§ Data excerpt:
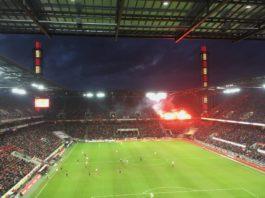 1FC Köln gegen Bayer04 Leverkusen Pyro im RheinEnergiestadion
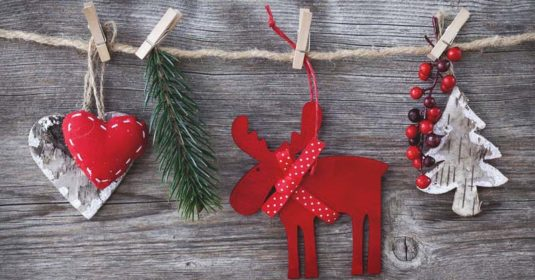 30 DIY Christmas Garland Ideas  for Inexpensive Holiday Decorations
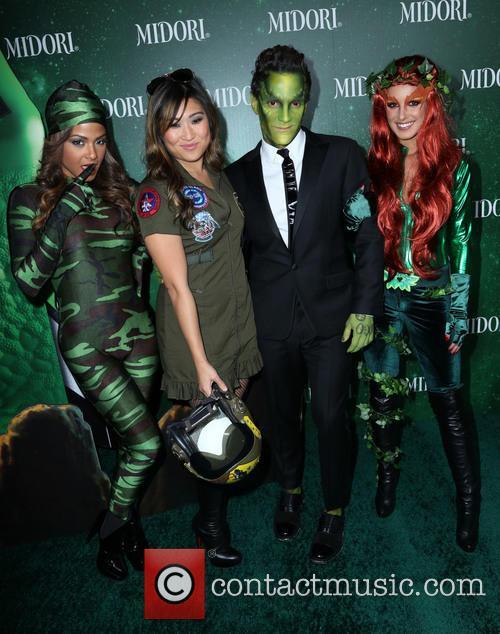 Christina Milian, Jenna Ushkowitz, George Kotsiopoulos and Shenae Grimes 5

§ Work order: Reproduce, word for word, the lines from the one containing "30 DIY Christmas" through the final line above. Leave every picture out.

§ Reply to the exercise:
 30 DIY Christmas Garland Ideas  for Inexpensive Holiday Decorations
 Christina Milian, Jenna Ushkowitz, George Kotsiopoulos and Shenae Grimes 5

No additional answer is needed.